- **Problem to solve**
Transcribe every entry precisely, omitting nothing.

- **Records**
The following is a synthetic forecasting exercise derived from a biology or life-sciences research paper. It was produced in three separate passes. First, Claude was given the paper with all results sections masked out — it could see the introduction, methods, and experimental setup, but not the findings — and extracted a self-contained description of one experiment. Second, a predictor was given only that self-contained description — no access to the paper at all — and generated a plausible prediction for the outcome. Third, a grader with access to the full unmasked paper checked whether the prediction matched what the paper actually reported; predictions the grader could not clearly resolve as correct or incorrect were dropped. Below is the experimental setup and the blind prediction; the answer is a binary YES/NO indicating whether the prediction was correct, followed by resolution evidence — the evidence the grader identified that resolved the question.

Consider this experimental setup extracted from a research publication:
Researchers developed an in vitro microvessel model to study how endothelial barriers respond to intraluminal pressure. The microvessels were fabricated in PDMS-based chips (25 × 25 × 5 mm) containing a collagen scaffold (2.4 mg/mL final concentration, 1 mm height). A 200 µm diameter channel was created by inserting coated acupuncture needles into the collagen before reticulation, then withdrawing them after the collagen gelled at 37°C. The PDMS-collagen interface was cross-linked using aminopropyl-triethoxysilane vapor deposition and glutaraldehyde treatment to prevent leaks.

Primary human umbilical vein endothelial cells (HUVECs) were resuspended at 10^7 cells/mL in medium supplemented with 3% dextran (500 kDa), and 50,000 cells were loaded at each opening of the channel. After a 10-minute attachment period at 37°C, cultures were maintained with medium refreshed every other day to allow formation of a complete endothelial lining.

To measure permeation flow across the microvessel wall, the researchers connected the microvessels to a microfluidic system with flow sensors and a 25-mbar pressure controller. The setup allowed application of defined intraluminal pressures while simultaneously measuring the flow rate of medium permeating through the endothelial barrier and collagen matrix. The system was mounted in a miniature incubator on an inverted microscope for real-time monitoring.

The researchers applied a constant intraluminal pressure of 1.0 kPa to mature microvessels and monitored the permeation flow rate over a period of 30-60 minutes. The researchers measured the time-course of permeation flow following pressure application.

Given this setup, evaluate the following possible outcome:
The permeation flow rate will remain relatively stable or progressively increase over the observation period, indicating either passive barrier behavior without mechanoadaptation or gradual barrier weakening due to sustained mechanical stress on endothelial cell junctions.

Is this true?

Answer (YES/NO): NO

- **Output of the task**
The following is a synthetic forecasting exercise derived from a biology or life-sciences research paper. It was produced in three separate passes. First, Claude was given the paper with all results sections masked out — it could see the introduction, methods, and experimental setup, but not the findings — and extracted a self-contained description of one experiment. Second, a predictor was given only that self-contained description — no access to the paper at all — and generated a plausible prediction for the outcome. Third, a grader with access to the full unmasked paper checked whether the prediction matched what the paper actually reported; predictions the grader could not clearly resolve as correct or incorrect were dropped. Below is the experimental setup and the blind prediction; the answer is a binary YES/NO indicating whether the prediction was correct, followed by resolution evidence — the evidence the grader identified that resolved the question.

Consider this experimental setup extracted from a research publication:
Researchers developed an in vitro microvessel model to study how endothelial barriers respond to intraluminal pressure. The microvessels were fabricated in PDMS-based chips (25 × 25 × 5 mm) containing a collagen scaffold (2.4 mg/mL final concentration, 1 mm height). A 200 µm diameter channel was created by inserting coated acupuncture needles into the collagen before reticulation, then withdrawing them after the collagen gelled at 37°C. The PDMS-collagen interface was cross-linked using aminopropyl-triethoxysilane vapor deposition and glutaraldehyde treatment to prevent leaks.

Primary human umbilical vein endothelial cells (HUVECs) were resuspended at 10^7 cells/mL in medium supplemented with 3% dextran (500 kDa), and 50,000 cells were loaded at each opening of the channel. After a 10-minute attachment period at 37°C, cultures were maintained with medium refreshed every other day to allow formation of a complete endothelial lining.

To measure permeation flow across the microvessel wall, the researchers connected the microvessels to a microfluidic system with flow sensors and a 25-mbar pressure controller. The setup allowed application of defined intraluminal pressures while simultaneously measuring the flow rate of medium permeating through the endothelial barrier and collagen matrix. The system was mounted in a miniature incubator on an inverted microscope for real-time monitoring.

The researchers applied a constant intraluminal pressure of 1.0 kPa to mature microvessels and monitored the permeation flow rate over a period of 30-60 minutes. The researchers measured the time-course of permeation flow following pressure application.

Given this setup, evaluate the following possible outcome:
The permeation flow rate will remain relatively stable or progressively increase over the observation period, indicating either passive barrier behavior without mechanoadaptation or gradual barrier weakening due to sustained mechanical stress on endothelial cell junctions.

Is this true?

Answer (YES/NO): NO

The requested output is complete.